*Задание A*:
Ответьте на вопросы по тексту о семье Гаршина:
(i) Как называли отца Гаршина?
(ii) С кем у Екатерины Степановны завязался адюльтер?
(iii) Куда были определены братья Всеволода?
*Задание B*:
Определите, соответствуют ли тексту о семье Гаршина следующие утверждения. Для каждого ответьте «да» или «нет» и приведите решающие слова текста.
(i) Отец Гаршина впервые заболел на третьем курсе университета.
(ii) Младший брат Гаршина покончил с собой на пятом десятке.
(iii) Завадского выгнали из Харьковского университета.
*Задание C*:
Пожалуйста, продолжите текст о семье Гаршина после его последнего предложения.

*Фрагмент страницы*:
**********

Оказалось, что в семи поколениях у многих членов этой семьи проявляются патологические особенности психики. Психиатры ретроспективно дают краткую характеристику отцу Гаршина: «Добрый и кроткий, слабовольный картежник. Страдал циркулярным психозом: первый раз заболел на 3 курсе Университета. Назывался «Мишель странный». Под конец жизни страдал каким-то видом умственного расстройства, по словам сестер, писал проекты, которые адресовал на имя государя; неудачный изобретатель “канатной железной дороги”».
Мать Екатерина Степановна – смуглая статная красавица с бездонными черными глазами была образованной, начитанной женщиной.
Характером обладала властным, нетерпимым, неуравновешенным и капризным. Современник вспоминает: «…У ней каждый день гости и неумолкаемые литературно-житейские разговоры и вместе с тем какой-то нервный гнет, так что никому из гостей не приходит охоты весело, от души рассмеяться».
Освещая вопрос о генетических корнях психического заболевания Гаршина, следует сказать, что оба его брата покончили самоубийством: младший на 21 году жизни, старший на пятом десятке.
Детство Гаршина проходило, как сейчас
У Екатерины Степановны, по-видимому, пресытившейся «сумасшедшими припадками» мужа, завязывается в 1858–59 гг. адюльтер с учителем старших сыновей П. В. Завадским – личностью столь же знаменитой, сколь и неприятной.
А знаменит этот «разночинец» был тем, что являлся участником студенческих волнений в Харьковском университете и, выгнанный оттуда, нашел работу учителем у Гаршиных. Любовная связь вскоре открылась, и в доме Гаршиных начались скандалы.
В обсуждении поведения жены несчастный отец вовлекает детей, они оказываются не только свидетелями, но и активными участниками семейной драмы.
В особенности это касалось Всеволода, т. к. братья уже были определены в Морской корпус и жили в Петербурге. Мать вместе с любовником – «разночинцем» бежит из дома и в течение этого года Всеволод переходит из рук в руки. Здесь как в дешевом детективе устраиваются погони, мальчика насильно вырывают из рук, прячут и т. д.
Сам Гаршин пишет: «Пятый год моей жизни был очень бурный. Меня возили из Старобельска в Харьков, из Харькова в Одессу, оттуда в Харьков и назад в Старобельск…некоторые сцены оставили во мне неизгладимое воспоминание и, быть может, следы на характере. Преобладающее на моей физиономии печальное выражение, вероятно, получило свое начало в эту эпоху».

**********

*Фрагменты данных*:
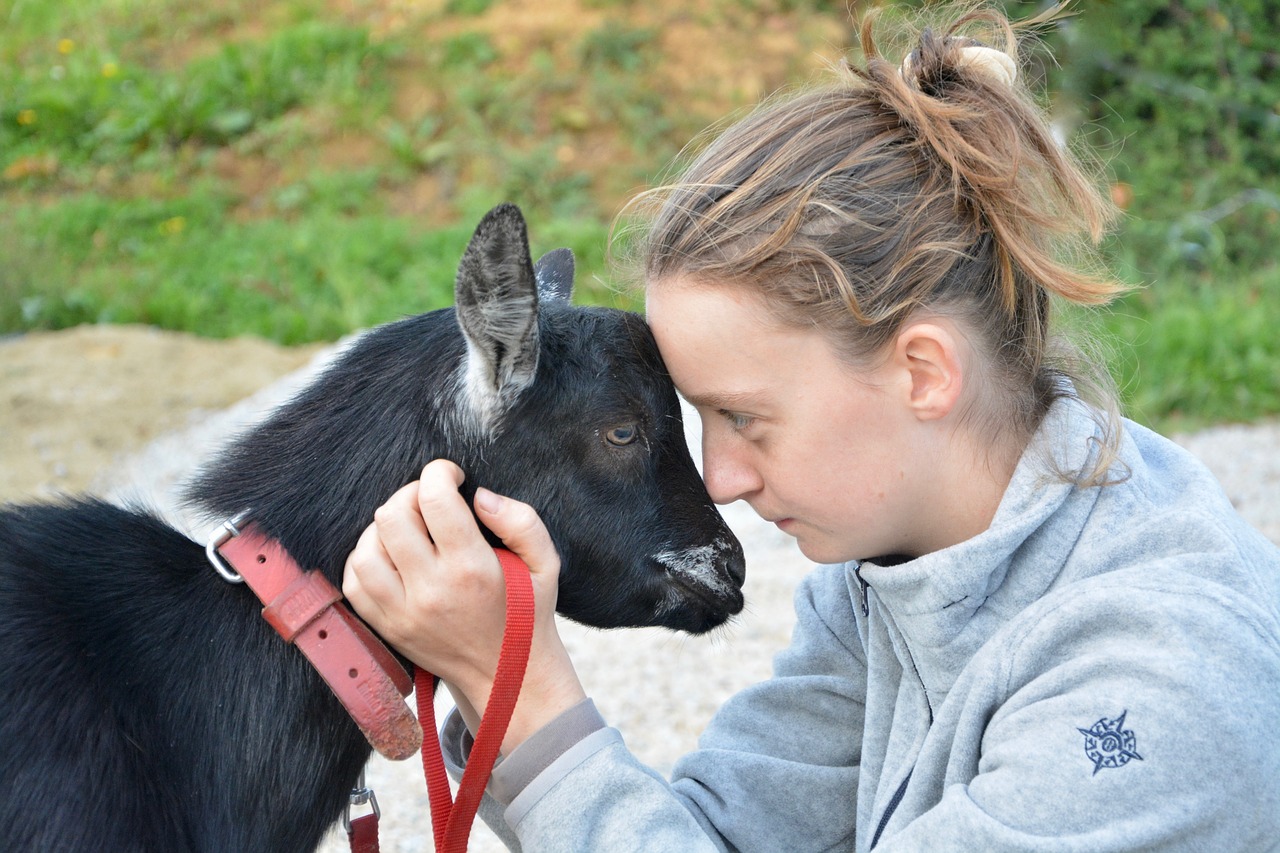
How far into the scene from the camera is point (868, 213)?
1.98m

**********

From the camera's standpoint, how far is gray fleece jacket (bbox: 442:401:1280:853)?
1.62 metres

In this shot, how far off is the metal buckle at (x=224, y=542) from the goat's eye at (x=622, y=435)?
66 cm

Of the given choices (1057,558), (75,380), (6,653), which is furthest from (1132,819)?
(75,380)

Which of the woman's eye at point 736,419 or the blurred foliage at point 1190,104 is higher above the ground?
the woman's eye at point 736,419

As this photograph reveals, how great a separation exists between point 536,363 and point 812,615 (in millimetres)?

**********

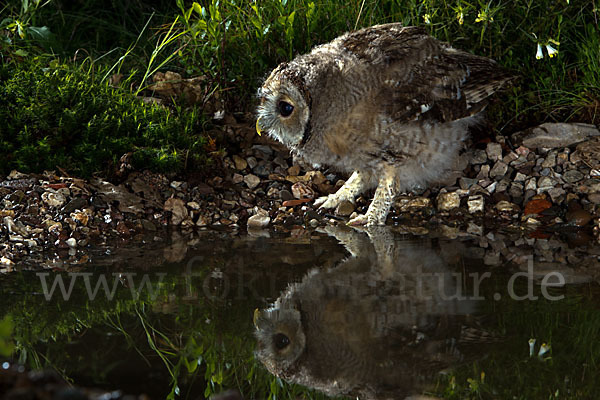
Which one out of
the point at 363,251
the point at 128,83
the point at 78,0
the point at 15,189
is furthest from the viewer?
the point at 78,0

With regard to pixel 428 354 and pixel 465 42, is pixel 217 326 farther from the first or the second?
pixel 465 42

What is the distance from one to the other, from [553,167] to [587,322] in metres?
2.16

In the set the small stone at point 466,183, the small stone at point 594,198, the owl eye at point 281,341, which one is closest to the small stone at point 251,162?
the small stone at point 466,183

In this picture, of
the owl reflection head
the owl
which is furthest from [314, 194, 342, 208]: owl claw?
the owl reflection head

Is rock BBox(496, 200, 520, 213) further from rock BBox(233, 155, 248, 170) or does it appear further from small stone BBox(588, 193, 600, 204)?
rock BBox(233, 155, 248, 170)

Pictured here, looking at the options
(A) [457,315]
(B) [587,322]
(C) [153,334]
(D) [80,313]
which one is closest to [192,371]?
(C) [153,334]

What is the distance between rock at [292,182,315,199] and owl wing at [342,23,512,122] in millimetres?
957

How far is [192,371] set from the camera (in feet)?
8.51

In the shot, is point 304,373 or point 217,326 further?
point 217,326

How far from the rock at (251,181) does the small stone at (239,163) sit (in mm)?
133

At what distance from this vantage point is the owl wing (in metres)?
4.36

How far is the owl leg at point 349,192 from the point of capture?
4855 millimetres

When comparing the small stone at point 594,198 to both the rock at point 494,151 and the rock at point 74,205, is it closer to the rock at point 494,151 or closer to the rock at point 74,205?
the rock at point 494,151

**********

*Ответ A*:
(i) «Мишель странный».
(ii) С учителем старших сыновей П. В. Завадским.
(iii) В Морской корпус.

*Ответ B*:
(i) Да: «первый раз заболел на 3 курсе Университета».
(ii) Нет: «младший на 21 году жизни, старший на пятом десятке».
(iii) Да: «выгнанный оттуда, нашел работу учителем у Гаршиных».

*Ответ C*:
Слезные письма Михаила Егоровича к жене, наполненные любовными словоизъявлениями остались «гласом вопиющего в пустыне», несмотря на обещания простить ее. Вот образец: «Сколько обманутых надежд и только одна истинная радость, истинное было счастье для меня, когда ты досталась мне! Господи!… Прости меня, Катя… голова кружится… любовь и теперь также сильна во мне…»
Тогда «Мишель странный» обращается вначале в Харьковскую полицию, а через 3 недели в III отделение корпуса жандармов с просьбой вернуть «украденного» четырехлетнего сына.
Но вот оказия случилась какая! На квартире у «разночинца» Завадского полиция обнаружила бумаги, доказывавшие существование в Харьковском университете тайного политического общества, цель которого – свержение самодержавия. «Разночинца» и с ним еще 22 человека арестовали. Несладко сидел он в Алексеевском равелине Петропавловской крепости – самом жутком каземате для «политических», а через 5 месяцев был сослан под надзор полиции в Олонецкую губернию.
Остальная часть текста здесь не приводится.